I cannot pretend to say anything more than this:  my heart is broken for her family, who my first thoughts are turned to.  My prayers, love and deepest respect go out to them.  To anyone who knew her, I will hope they treasure her memory and the joy of having had her in their lives.

For me - I was just her boyfriend, once upon a time.  I will always remember her as that beautiful, kind girl who loved me and I loved in return.  And I will always love Susan as she is forever a part of me.

Friday, February 06, 2015

Turn it around

Even with this bitter cold, I haven't let it hinder me or allowed it to cloud my focus.  Everything I've been planning and working on is slowly starting to rise and take shape, which is imminently pleasing.  Feeling good and clear-headed, creative and driven is still with me - and admittedly, in the past, it's been difficult early in the year.
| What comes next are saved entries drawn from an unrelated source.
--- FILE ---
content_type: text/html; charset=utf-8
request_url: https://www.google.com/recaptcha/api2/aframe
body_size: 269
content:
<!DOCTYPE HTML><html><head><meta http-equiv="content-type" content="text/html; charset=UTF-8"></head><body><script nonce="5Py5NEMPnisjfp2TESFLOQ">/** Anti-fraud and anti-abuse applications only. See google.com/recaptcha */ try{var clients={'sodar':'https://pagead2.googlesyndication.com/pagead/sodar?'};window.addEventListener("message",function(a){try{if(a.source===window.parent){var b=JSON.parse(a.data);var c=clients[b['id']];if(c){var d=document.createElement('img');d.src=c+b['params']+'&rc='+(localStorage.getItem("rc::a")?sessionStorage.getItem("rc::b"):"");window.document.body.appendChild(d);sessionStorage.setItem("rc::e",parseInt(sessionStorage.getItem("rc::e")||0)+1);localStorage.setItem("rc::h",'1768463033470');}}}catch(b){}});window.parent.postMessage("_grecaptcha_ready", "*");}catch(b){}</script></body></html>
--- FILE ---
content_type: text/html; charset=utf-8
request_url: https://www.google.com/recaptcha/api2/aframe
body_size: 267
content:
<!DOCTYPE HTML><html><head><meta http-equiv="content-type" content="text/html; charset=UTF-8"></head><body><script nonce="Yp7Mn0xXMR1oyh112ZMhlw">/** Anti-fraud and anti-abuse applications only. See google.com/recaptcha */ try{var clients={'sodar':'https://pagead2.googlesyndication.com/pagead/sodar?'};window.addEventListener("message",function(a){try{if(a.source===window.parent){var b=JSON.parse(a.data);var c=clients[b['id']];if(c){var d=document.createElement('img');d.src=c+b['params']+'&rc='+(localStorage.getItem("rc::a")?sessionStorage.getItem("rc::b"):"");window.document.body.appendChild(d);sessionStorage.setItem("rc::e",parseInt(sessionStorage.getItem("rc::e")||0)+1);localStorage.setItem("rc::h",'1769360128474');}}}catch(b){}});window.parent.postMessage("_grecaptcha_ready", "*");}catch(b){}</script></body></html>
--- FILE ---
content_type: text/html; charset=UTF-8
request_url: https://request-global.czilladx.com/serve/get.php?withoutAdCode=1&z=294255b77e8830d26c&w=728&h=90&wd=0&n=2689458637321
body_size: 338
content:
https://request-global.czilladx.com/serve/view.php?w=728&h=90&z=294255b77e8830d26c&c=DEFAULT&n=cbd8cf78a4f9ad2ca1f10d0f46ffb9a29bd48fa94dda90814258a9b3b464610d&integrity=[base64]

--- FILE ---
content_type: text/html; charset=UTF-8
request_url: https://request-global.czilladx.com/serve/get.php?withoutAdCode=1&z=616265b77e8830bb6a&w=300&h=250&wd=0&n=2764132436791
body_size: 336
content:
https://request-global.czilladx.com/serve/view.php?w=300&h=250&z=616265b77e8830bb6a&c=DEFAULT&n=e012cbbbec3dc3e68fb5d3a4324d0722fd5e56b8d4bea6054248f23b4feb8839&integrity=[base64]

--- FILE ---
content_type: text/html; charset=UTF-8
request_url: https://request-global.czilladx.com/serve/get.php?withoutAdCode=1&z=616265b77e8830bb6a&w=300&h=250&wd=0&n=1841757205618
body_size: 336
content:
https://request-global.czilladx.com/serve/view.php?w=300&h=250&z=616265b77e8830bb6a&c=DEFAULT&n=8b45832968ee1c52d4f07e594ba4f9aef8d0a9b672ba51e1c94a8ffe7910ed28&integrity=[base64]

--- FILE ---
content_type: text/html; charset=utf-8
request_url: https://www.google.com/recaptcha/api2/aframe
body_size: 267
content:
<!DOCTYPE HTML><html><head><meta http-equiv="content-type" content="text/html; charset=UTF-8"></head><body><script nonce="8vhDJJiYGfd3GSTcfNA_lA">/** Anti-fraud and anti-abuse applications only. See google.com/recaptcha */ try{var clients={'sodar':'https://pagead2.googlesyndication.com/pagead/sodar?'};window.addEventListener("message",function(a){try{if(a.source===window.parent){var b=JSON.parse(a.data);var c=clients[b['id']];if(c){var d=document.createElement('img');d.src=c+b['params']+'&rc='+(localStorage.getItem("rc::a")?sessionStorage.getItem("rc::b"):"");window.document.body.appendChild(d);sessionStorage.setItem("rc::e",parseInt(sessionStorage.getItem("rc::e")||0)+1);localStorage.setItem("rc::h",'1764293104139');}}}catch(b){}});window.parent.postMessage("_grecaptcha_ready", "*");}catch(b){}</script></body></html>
I think part of the juice is the inspiration I get/take from friends who have the same kind of ideas, visions and drives - the motivation is there; to be shared and fed upon.  Aside from the writing, which hasn't slowed or wavered, there's the design on improved physical health, taking the time to record and concentrate on the new music that continues to come out of my head and through my pen onto paper and the plans for new experiences, which I absolutely savor.

You can say what you want; turning 50 has brought about a major shift in thought and desire and want.  And I mean that in all the best, most positive possible ways.